Day 30: LA JALOUSIE (JEALOUSY) (Philippe Garrel, France, 2013)
There’s a density to the images of a Philippe Garrel film that I’m increasingly convinced are exceptional to the medium; rarely fussy or even overtly composed, typically it’s just actors talking and interacting in a series of underfurnished interior rooms connected by transitory public spaces like streets and parks. And yet, somehow, each moment seems imbued with a kind of mythic aura I tend to associate more with Greek tragedy than the cinema. La jalousie replays a story of triangulated romantic complications of the type Garrel explores in many of his films, with the autobiographical overtones taking on additional layers of meaning with the casting of his son, Louis, as his stand-in (his daughter, Esther, has a major role as Louis’s character’s brother—so many layers of familial implication braided into this film!).
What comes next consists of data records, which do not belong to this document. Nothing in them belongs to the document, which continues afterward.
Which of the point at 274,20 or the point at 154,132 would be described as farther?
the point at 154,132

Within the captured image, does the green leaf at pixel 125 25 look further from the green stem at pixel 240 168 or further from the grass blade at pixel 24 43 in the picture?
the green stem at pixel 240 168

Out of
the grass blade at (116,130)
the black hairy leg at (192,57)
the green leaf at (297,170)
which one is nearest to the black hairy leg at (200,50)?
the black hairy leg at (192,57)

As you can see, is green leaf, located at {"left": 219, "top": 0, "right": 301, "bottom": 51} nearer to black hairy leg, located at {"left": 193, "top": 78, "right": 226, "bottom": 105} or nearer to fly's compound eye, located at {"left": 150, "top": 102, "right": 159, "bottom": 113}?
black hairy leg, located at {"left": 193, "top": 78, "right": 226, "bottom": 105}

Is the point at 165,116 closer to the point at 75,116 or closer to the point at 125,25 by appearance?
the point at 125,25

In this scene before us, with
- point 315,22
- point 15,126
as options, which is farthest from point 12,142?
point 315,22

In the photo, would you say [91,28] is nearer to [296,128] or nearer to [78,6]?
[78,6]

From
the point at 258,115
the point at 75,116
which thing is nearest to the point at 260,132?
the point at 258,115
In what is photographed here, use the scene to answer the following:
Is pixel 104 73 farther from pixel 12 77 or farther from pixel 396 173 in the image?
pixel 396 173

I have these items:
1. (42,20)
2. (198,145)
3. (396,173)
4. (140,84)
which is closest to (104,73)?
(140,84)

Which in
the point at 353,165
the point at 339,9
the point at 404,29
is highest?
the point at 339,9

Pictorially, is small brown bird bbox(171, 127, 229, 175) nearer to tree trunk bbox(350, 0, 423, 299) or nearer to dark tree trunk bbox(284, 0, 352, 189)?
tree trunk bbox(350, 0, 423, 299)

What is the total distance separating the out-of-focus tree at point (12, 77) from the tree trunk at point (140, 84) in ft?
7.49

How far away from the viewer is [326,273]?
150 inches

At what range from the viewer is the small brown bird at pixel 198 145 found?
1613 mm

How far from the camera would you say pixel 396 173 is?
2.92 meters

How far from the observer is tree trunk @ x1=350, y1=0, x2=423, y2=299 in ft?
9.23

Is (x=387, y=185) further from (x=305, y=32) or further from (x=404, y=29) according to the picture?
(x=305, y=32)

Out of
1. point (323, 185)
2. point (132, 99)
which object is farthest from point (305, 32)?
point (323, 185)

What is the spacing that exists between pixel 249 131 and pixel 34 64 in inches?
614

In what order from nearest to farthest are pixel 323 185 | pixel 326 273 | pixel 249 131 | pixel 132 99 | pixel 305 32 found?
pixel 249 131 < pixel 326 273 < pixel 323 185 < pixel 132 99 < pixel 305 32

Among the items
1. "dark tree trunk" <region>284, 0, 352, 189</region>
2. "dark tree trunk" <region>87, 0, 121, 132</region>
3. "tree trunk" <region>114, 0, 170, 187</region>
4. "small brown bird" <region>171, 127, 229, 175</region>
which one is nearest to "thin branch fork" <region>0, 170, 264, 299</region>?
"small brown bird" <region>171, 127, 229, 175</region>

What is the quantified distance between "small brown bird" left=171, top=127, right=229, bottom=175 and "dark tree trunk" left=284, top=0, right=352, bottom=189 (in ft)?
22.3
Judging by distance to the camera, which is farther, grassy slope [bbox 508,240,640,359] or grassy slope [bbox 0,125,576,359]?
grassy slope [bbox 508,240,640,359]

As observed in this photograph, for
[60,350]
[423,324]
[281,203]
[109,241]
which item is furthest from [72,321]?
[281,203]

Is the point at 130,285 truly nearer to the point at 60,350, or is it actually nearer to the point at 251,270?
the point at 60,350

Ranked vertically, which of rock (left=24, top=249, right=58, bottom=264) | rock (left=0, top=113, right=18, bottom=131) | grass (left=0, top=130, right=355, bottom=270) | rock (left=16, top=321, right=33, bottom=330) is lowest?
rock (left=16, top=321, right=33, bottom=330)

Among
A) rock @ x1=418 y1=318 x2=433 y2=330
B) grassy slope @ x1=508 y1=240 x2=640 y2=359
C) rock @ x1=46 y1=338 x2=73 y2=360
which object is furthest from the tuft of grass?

The magnificent Anna Mouglalis, who I think has definitely confirmed her place as my favorite contemporary French actress (sorry Isabelle and Juliette), is the world-weary actress Louis leaves his wife for in the film’s opening sequence, and just as one assumes they know what kind of “jealously” the title refers to yet another subtle variation surfaces, and by the end it’s clear a whole typography of jealous impulses—romantic, familial, professional, etc—have been delicately excavated and examined. And none of this conveys that immense beauty of the images themselves, the work of Willy Kurant (who lensed for Varda, Godard, Robbe-Grillet, Marker, Gainsbourg and others in the sixties and seventies). The oversaturated black and white suspends 2010’s Paris in a space beyond the trappings of any specific year (it feels like 1963 just as much as 2013). In the most condensed of running times—this one clocks in at a characteristically succinct 77 minutes—Garrel is able to articulate and convey more than most films twice as long.